要求
把下面这段讲鹰嘴豆锌指蛋白基因ZF1的中文摘要完整抄写一遍，一个字也不改。

文本段落
============
中文摘要：

利用一段从PEG胁迫的鹰嘴豆幼苗叶片所构建的cDNA文库中得到的EST序列,通过3′RACE方法克隆到一个鹰嘴豆C2H2型锌指蛋白基因ZF1,该基因不含内含子,编码一条244个氨基酸残基的多肽,含有两个典型的Cys2/His2锌指结构。其氨基酸序列含有一个可能的核定位型号,农杆菌介导的洋葱表皮细胞GFP瞬时表达实验表明,ZF1蛋白位于细胞核内。半定量RT-PCR分析表明,ZF1在鹰嘴豆的根、茎、叶、花、幼荚和幼胚中均有表达,在茎和叶中表达较弱,为组成型转录因子。半定量RT-PCR和实时荧光定量PCR检测结果显示,ZF1不但受高温及干旱诱导,而且还受6-苄基腺嘌呤（6-BA）、脱落酸（ABA）、乙烯利（Et）、赤霉素（GA3）、吲哚-3-乙酸（IAA）、茉莉酸甲酯（MeJA）、水杨酸（SA）和氧胁迫诱导。这些结果表明,ZF1基因可能作为一个核调控因子参与植物的生长代谢以及多种生物与非生物胁迫的应答。
============
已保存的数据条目
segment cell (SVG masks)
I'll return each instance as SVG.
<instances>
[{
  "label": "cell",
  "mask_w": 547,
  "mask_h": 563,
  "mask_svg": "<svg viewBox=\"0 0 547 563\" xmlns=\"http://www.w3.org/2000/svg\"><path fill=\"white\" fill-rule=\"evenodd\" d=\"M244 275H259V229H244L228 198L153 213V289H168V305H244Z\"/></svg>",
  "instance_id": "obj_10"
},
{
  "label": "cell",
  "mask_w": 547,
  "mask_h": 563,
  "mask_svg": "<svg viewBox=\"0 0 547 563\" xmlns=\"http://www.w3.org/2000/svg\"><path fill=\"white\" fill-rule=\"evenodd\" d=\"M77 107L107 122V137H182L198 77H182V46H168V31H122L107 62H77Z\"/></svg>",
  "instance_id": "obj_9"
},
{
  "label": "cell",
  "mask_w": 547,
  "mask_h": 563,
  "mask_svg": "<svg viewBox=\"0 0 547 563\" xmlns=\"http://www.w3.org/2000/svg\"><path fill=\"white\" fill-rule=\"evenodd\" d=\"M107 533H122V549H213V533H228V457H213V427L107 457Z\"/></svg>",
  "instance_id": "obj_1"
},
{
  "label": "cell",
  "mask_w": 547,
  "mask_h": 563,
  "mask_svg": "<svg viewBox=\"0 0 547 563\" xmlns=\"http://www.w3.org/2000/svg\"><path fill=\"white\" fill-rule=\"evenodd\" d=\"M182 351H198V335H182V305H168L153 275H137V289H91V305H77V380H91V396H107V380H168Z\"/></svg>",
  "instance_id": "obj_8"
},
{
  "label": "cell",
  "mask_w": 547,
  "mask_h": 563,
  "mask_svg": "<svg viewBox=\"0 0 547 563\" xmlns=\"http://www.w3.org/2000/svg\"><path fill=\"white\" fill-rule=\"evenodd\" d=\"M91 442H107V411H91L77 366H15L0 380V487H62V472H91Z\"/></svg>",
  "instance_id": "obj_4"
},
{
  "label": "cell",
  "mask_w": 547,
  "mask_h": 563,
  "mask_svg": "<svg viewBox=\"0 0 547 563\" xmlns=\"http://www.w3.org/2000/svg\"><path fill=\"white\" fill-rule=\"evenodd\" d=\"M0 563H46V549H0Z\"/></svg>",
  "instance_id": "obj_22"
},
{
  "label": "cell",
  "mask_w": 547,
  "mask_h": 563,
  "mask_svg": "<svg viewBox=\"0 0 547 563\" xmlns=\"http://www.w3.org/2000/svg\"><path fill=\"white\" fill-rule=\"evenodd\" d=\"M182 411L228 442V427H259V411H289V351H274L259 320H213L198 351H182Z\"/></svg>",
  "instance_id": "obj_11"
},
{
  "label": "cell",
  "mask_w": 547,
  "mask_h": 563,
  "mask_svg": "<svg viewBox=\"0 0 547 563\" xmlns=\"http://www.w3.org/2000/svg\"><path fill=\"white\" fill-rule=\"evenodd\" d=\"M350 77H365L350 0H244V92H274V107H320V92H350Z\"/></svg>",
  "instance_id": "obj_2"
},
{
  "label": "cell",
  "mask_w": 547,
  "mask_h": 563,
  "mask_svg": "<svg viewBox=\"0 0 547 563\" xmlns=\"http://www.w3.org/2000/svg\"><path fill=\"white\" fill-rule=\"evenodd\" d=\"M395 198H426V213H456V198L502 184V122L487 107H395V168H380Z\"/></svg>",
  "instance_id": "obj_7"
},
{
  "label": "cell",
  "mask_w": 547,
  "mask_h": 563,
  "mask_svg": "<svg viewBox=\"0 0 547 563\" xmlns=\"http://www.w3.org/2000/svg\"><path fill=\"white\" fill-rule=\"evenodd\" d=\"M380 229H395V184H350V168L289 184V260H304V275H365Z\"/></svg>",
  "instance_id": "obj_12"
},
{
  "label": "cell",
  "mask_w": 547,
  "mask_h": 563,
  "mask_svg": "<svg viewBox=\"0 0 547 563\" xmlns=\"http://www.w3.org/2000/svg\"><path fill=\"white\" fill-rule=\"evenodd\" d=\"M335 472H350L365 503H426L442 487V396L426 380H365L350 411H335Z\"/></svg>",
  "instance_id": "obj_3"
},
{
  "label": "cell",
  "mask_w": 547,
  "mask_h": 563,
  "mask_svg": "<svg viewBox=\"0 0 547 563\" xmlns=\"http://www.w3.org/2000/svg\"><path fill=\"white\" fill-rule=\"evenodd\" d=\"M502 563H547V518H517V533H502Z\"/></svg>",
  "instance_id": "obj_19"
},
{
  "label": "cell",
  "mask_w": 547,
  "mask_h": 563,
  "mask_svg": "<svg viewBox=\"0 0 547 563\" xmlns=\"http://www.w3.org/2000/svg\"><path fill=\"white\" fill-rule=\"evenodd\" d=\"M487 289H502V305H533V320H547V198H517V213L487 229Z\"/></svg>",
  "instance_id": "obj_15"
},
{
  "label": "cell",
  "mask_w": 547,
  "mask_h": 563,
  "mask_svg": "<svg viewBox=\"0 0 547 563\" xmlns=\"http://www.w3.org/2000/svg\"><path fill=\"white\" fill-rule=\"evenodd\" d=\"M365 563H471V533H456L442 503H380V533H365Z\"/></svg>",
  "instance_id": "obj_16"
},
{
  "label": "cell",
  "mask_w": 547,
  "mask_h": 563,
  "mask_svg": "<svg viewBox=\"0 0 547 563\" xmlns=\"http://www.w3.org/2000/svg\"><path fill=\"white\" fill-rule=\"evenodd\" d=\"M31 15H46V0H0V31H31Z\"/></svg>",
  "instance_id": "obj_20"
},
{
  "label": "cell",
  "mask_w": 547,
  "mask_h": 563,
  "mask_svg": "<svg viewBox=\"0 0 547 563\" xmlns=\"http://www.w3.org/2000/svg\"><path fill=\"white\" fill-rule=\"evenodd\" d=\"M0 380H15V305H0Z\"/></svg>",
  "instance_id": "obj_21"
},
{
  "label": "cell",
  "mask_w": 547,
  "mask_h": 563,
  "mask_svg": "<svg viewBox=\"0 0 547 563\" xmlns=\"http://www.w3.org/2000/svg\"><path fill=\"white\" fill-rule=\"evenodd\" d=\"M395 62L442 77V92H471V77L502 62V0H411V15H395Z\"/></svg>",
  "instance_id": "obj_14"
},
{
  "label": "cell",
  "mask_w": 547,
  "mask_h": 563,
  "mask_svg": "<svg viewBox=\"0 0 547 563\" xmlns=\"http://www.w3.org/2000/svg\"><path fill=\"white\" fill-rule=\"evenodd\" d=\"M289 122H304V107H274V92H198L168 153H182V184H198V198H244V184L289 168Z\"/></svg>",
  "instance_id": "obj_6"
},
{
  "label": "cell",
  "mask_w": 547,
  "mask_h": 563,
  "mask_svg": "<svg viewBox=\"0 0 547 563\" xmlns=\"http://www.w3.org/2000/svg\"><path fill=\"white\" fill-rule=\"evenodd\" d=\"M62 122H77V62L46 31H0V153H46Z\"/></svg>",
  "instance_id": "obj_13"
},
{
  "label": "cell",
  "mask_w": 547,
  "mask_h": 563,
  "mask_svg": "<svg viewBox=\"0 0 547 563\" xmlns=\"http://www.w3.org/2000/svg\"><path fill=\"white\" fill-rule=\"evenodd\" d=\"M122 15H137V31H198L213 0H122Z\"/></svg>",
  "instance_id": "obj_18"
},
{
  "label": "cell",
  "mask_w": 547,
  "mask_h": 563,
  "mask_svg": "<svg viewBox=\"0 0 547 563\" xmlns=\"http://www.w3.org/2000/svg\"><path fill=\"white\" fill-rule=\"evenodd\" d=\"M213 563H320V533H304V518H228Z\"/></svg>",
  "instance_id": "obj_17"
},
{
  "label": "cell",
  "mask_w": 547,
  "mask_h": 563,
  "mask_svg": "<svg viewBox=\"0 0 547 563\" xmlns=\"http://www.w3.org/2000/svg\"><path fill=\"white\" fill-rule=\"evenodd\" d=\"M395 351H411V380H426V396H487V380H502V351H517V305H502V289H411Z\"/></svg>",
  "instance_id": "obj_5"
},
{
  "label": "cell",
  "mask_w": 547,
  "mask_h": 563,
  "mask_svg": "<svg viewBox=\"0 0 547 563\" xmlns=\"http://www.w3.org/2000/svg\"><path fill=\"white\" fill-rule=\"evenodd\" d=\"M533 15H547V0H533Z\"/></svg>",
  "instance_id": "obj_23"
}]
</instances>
============
练习答案
中文摘要：

利用一段从PEG胁迫的鹰嘴豆幼苗叶片所构建的cDNA文库中得到的EST序列,通过3′RACE方法克隆到一个鹰嘴豆C2H2型锌指蛋白基因ZF1,该基因不含内含子,编码一条244个氨基酸残基的多肽,含有两个典型的Cys2/His2锌指结构。其氨基酸序列含有一个可能的核定位型号,农杆菌介导的洋葱表皮细胞GFP瞬时表达实验表明,ZF1蛋白位于细胞核内。半定量RT-PCR分析表明,ZF1在鹰嘴豆的根、茎、叶、花、幼荚和幼胚中均有表达,在茎和叶中表达较弱,为组成型转录因子。半定量RT-PCR和实时荧光定量PCR检测结果显示,ZF1不但受高温及干旱诱导,而且还受6-苄基腺嘌呤（6-BA）、脱落酸（ABA）、乙烯利（Et）、赤霉素（GA3）、吲哚-3-乙酸（IAA）、茉莉酸甲酯（MeJA）、水杨酸（SA）和氧胁迫诱导。这些结果表明,ZF1基因可能作为一个核调控因子参与植物的生长代谢以及多种生物与非生物胁迫的应答。